El pensamiento filosófico se distingue de las demás acciones humanas por su componente patológico, que reside en la obsesión y la fobia hacia determinados conceptos epocales que terminan por ser, o bien arrojados al fuego del olvido, o bien objeto extravagante de coleccionistas.
La expresión para designar tal estado de cosas es la de que tal filósofo o pensador “demostró” el error de otro pensamiento, y que después de él nuestra forma de pensar ha de ser distinta. Acaso esto signifique que existe algo así como una linealidad de la historia del pensamiento, pero resulta paradójico observar que precisamente el pensamiento que ahora se halla acorde con la realidad que nos toca vivir, trata de destruir cualquier cosa que tenga que ver con lo “lineal” (objeto fóbico por su relación con el cristianismo) y con la “historia” ( en su sentido de progreso o de causalidad).
Entre los objetos fóbicos de nuestra época se encuentran los de mente, alma, metafísica, alienación, espíritu y conciencia.

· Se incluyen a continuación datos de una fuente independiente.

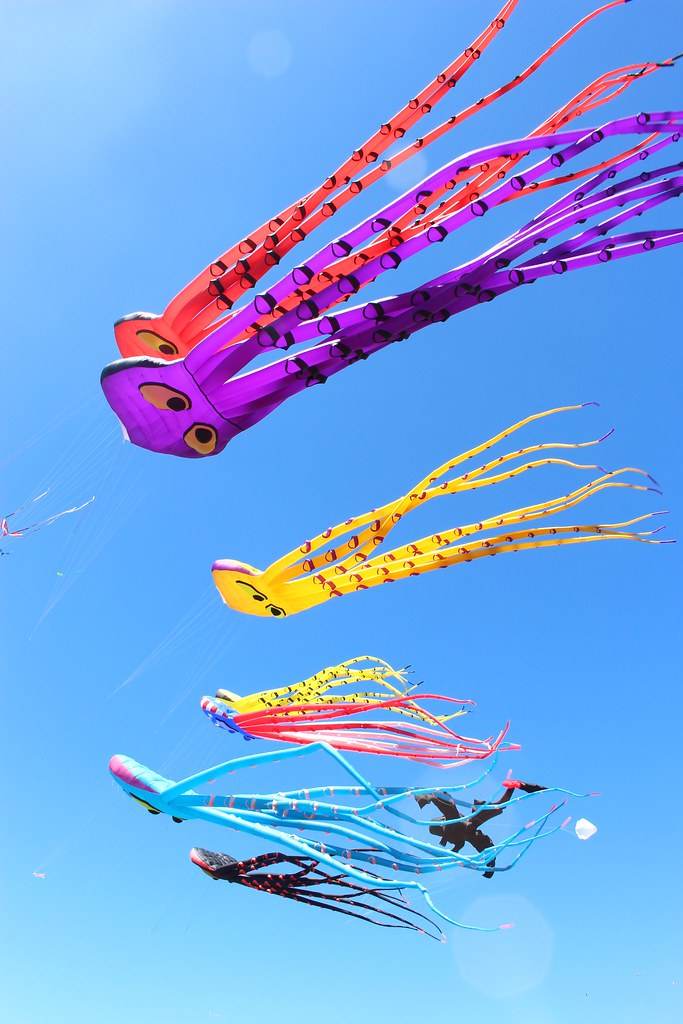 Kites from below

Sin embargo, es una fortuna que todo esto se haya “demostrado” y “superado”. Somos mucho más inteligentes que los pensadores tradicionales, que ambicionaban sin embargo llegar más lejos que nosotros, sin conciencia histórica, sin conciencia de finitud, en definitiva, pensadores estériles con mirada “plana” cegados por abstractas categorías.

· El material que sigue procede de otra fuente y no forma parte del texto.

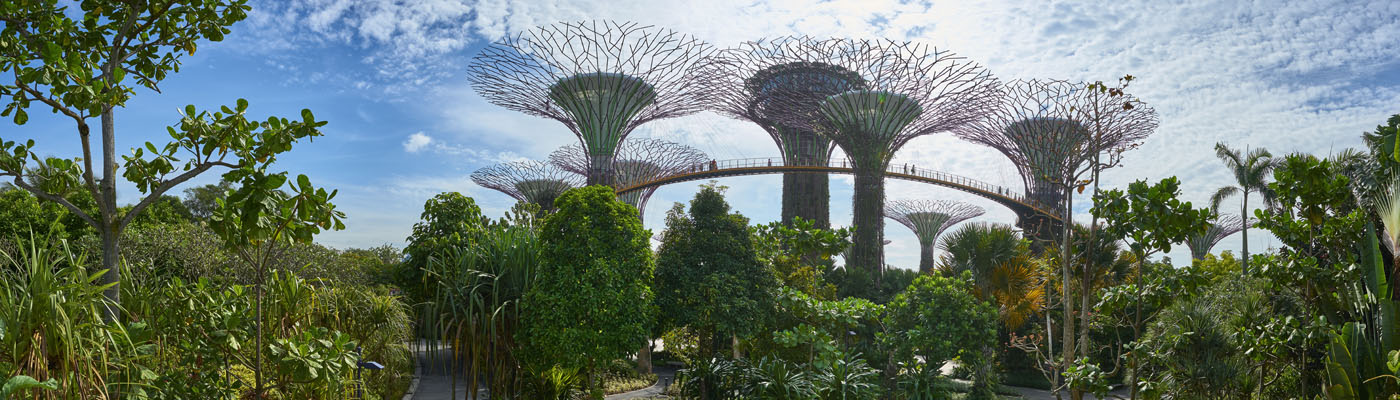 Gardens by the Bay - Singapore Garden Festival 2020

Como todos estos pensadores han “demostrado” el error de sus predecesores, lo cual dice mucho, por otro lado, de que la historia siempre avanza en la correcta dirección, autosuperándose, y por tanto, que existe un “progreso” más o menos perceptible, ahora existen caminos “cerrados”, “intransitables”, donde ya no es posible la búsqueda o el trabajo de la filosofía.

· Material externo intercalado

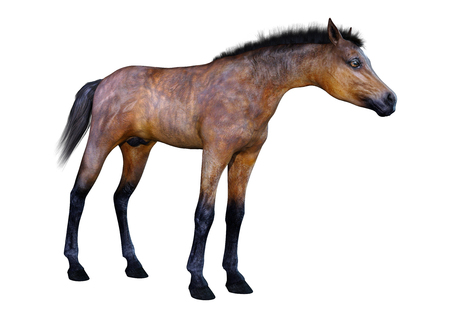 3D rendering of a bay horse foal isolated on white background Stock Photo - 116204155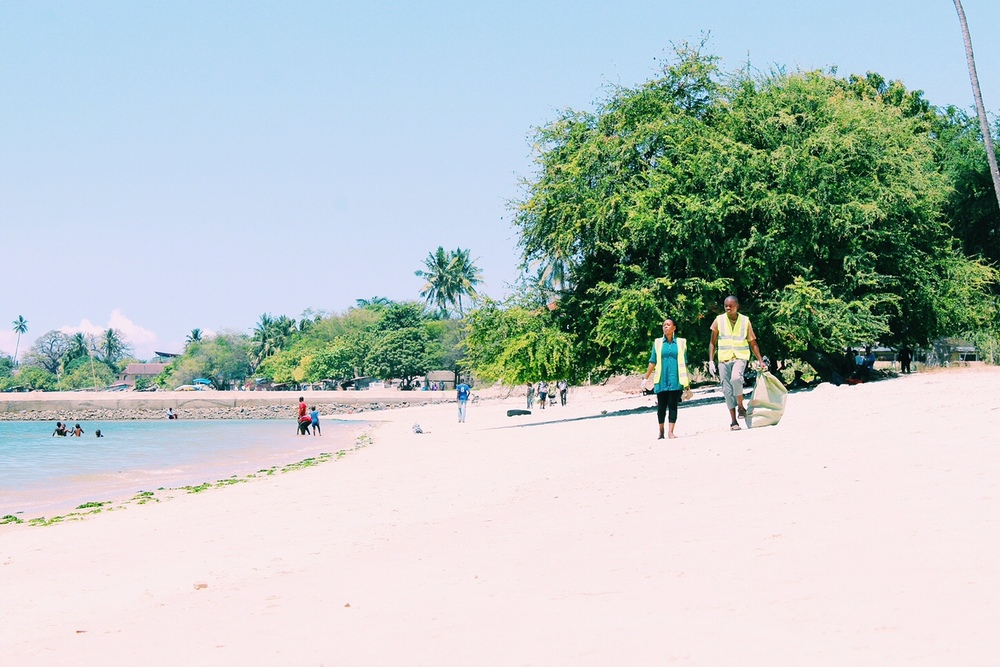 The beach cleanup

En fin, este es el relato actual acerca del transcurso de algo tan imperceptible como la “historia del pensamiento”. Las ideas son desde luego intangibles y proyecciones en cierto modo neuróticas, dentro de la neurosis particular que forma el pensamiento del hombre; pero la historia no es menos intangible, y en realidad no hay nada que sea tangible y dado de inmediato excepto el principio de contradicción o las tautologías, aquello que Aristóteles llamó axiomas, principio indemostrable por primero.
El relato actual es un relato que permite, en cierto modo, algunos movimientos. Otros quedan vetados. Se trata del “juego del lenguaje”(Wittgenstein) de la filosofía, y de uno muy concreto, el que proclama el “fin de la modernidad” y el “nihilismo consumado”. No se sabe cómo se “refutan” los pensamientos de los filósofos “estáticos y sin conciencia epocal”, la misma historia los destruye. El tribunal de apelación máximo, la “Historia”, se convierte así en un concepto tan eidético como “el mal”, el “bien”, “el ser”, etc.
Aquello cuya esencia es el devenir y que por tanto es inenarrable e intangible es ahora el escenario donde las propuestas filosóficas se aniquilan o se permiten. El monstruo de la historia se erige como el único lugar digno de alabanza, donde las cosas cobran su existencia. El valor de la existencia viene dado desde el escenario histórico, que en su más pura esencia es absoluto devenir bruto e inconexo.
Lejos de la ciudad, lejos de cualquier hálito de vida, un hombre camina cargado de oscuros pensamientos. De pronto, ante la única existencia de su conciencia y del mundo que la alberga, se pregunta, “¿Dónde están aquí los significados presuntos en la acción?” ¿Dónde está la historia, el ser, el “hombre”?
Sólo hay un vulgar aparato de carne que, lejos de los extraños lenguajes del hombre, lejos de sus convicciones y sus convenciones, se mueve solitario ante la mirada del universo omnipotente. Y, sin embargo, existe.